Mr Buchanan: Education seems to be a big focus.  Does your partnership issue leaflets to all farmers?  For instance, when the form is sent out for single farm payments or some other thing that goes to the farming community regularly, is it possible to include some type of leaflet that brings to farmers' attention the dangers that there are on farms?  Even if it were only a single leaflet marked on both sides, it would bring to farmers' attention the potential for great danger unless they are careful in everything that they do on their farm.

 

Mr Small: We do that with the 'Helping Farmers Comply' leaflet, which goes out with the single farm payment.  Aspects of that are about helping farmers to comply with all the safety for our single farm payment requirements.  However, there are farm-safety messages in there as well.  The difficulty is that we know that, in many circumstances, farmers open their single farm payment envelope very late in the day.  They will certainly look at the single farm payment application and ensure that it is submitted.  There is no guarantee that they will read all the other leaflets.  This year, for example, we have been asked to put out a specific leaflet on rural crime.  We will probably do that, because it is a big issue at present.  If you put too many leaflets in, farmers tend to open the envelope and toss the leaflets to the side.  However, it is something that we do and to which we are committed to making a big effort, because we realise that getting information to farmers is probably the way in which to address most of the safety issues.

 

The Chairperson: OK.  Ian wants back in again.  I remind members that we have only five minutes before we have to adjourn.

 

Mr Milne: Thanks very much, Chair.  I will be very brief.  Thomas asked about leaflets going out.  Coming up to Christmas, a calendar is sent out that relates strictly to farming.  Families put it up.  People do hang calendars.  You could have different issues for each season.  It is a just an idea.

 

Mr Small: That is the main vehicle of —

 

Mr Milne: It would be seen.  The rest of the stuff goes in the bin.

 

Mr Small: I think that that is the main vehicle of the Health and Safety Executive's primary-school targeting work.  Its health and safety work with primary-school children is based on a calendar that the children produce.  Each month will have a picture of a health and safety risk, which is drawn by a child.  That calendar then goes out to households.

 

Mr Milne: Is that not something that the Department could —

 

Mr Small: It is being done already.

 

Mr Milne: It is already being done. That is fair enough.

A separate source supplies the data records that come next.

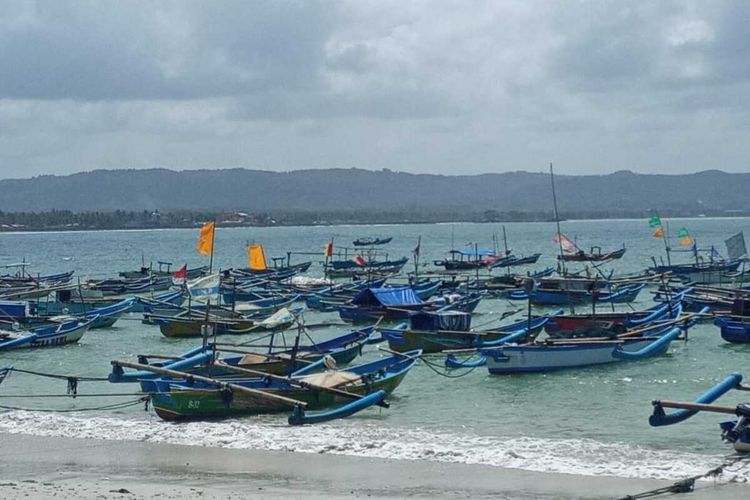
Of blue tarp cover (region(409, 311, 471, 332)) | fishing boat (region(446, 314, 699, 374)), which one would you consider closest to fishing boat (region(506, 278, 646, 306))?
blue tarp cover (region(409, 311, 471, 332))

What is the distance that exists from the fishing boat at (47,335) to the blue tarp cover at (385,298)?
9207 millimetres

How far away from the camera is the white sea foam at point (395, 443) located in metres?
17.9

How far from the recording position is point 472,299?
43.7 meters

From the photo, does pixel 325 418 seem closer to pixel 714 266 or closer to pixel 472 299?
pixel 472 299

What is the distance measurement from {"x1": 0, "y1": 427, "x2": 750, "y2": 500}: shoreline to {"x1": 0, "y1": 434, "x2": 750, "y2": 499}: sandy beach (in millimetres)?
14

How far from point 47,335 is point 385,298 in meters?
11.6

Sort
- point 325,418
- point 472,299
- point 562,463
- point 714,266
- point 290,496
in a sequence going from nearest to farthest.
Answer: point 290,496
point 562,463
point 325,418
point 472,299
point 714,266

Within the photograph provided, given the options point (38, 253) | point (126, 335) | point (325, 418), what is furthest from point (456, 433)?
point (38, 253)

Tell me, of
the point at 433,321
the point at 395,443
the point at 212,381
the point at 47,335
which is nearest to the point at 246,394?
the point at 212,381

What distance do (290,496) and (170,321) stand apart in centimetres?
2263

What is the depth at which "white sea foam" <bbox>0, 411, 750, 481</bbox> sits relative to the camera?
17859 millimetres

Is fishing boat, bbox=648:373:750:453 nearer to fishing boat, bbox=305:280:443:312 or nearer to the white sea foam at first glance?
the white sea foam

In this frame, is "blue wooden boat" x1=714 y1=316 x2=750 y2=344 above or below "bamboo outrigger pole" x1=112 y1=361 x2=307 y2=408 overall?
below

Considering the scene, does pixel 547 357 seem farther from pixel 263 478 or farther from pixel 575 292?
pixel 575 292
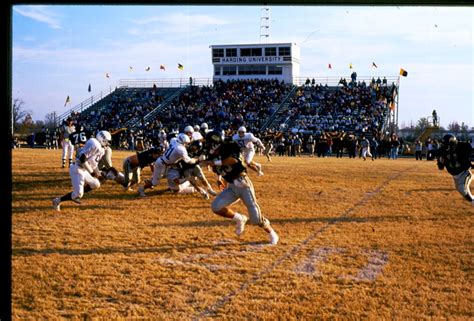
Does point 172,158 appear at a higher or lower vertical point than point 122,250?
higher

The Chairperson: We are stuck for time, gentlemen.  Thank you very much for your presentation.  I have one small question.  Oliver asked it at the previous presentation that we had on the Dairyman project.  He brought health and safety into it.  It was about contractors on farms and the fact that there seems to be difference in techniques and regulations between Europe and here, whereby there is a certificate of competence in some quarters for contracting work.  Is that on the radar?  When we talk about compulsory measures, is that something that has been discussed?

 

Mr Small: I do not think that it is something that we currently require.  I picked the point up at the previous presentation as something that I will bring back to DARD and the partnership for them to look at why we do not do that if we are not currently applying it and whether it is something that we should consider.

 

The Chairperson: It may be useful if we have figures for accidents — not necessarily fatal accidents but accidents that have been recorded — and how many involved farmers and contractors to see how big an issue that is and whether it is a problem.  Indeed, it may not be.

 

Thank you very much for your presentation and answers on what is a very serious issue.  It is one that the Committee takes very seriously.